## DIRECTIONS FOR THIS TASK
In the agent implementation passage, what window size is given to the SlidingWindowConversationManager?

## PASSAGE

##############################

Core Agent Implementation

The Agent initialization code is remarkably concise:

from strands import Agent
from strands.models import BedrockModel
from strands.agent.conversation_manager import SlidingWindowConversationManager

class MyAgent:
    def __init__(self, user_id: str, conversation_id: str, config: AgentConfig):
        # Initialize model via Amazon Bedrock
        self.model = BedrockModel(
            model_id="us.anthropic.claude-sonnet-4-6",
            region_name="us-west-2",
            temperature=0.7,
            max_tokens=128000,
        )

        # Load tools — core tools always loaded, domain tools loaded per user's enabled Skills
        self.tools = get_agent_tools(
            user_id=user_id,
            conversation_id=conversation_id,
            config=config,
        )

        # Create Strands Agent
        self.agent = Agent(
            model=self.model,
            tools=self.tools,
            system_prompt=config.system_prompt,
            conversation_manager=SlidingWindowConversationManager(window_size=35),
        )

SlidingWindowConversationManager is key for long conversations — it keeps only the most recent N turns of context, preventing token overflow while maintaining conversation coherence.

##############################

## GIVEN INFORMATION
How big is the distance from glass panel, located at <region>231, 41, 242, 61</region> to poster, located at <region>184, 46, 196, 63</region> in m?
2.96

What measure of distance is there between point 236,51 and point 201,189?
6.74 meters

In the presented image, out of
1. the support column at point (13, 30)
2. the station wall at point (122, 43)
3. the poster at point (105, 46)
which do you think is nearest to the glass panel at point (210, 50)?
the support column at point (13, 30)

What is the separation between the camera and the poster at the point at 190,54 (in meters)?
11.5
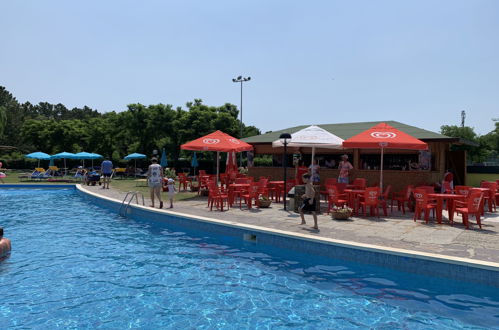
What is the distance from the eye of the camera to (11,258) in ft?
23.0

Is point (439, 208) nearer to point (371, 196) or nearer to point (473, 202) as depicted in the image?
point (473, 202)

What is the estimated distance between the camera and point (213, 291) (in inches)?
215

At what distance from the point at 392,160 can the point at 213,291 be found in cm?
1242

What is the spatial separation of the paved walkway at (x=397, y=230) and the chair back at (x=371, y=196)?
1.52ft

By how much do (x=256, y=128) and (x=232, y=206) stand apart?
50656 mm

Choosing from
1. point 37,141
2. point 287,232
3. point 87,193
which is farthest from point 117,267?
point 37,141

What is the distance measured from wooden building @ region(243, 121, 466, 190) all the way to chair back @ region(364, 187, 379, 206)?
526 cm

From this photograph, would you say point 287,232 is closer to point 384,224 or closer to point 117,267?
point 384,224

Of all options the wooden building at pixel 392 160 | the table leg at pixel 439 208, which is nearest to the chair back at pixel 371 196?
the table leg at pixel 439 208

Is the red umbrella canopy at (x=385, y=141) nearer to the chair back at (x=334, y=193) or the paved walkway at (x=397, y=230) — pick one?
the chair back at (x=334, y=193)

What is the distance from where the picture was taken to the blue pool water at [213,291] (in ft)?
14.9

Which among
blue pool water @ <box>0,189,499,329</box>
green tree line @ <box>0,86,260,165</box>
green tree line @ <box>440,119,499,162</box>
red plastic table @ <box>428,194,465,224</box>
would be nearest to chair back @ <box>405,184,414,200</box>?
red plastic table @ <box>428,194,465,224</box>

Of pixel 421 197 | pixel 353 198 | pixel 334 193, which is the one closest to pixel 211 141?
pixel 334 193

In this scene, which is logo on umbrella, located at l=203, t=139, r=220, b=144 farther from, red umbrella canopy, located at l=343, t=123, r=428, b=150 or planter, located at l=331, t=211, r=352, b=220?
planter, located at l=331, t=211, r=352, b=220
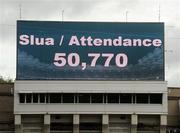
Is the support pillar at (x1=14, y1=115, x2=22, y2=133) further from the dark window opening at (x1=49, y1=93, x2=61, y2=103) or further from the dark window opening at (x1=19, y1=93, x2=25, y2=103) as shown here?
the dark window opening at (x1=49, y1=93, x2=61, y2=103)

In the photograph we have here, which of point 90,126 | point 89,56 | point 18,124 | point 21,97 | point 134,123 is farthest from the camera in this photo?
point 89,56

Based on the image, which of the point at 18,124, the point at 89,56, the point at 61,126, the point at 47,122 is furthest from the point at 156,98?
the point at 18,124

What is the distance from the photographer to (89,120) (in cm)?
6988

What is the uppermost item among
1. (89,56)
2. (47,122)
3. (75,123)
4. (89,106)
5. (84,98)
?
(89,56)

##############################

## REPLY TO THE TASK
35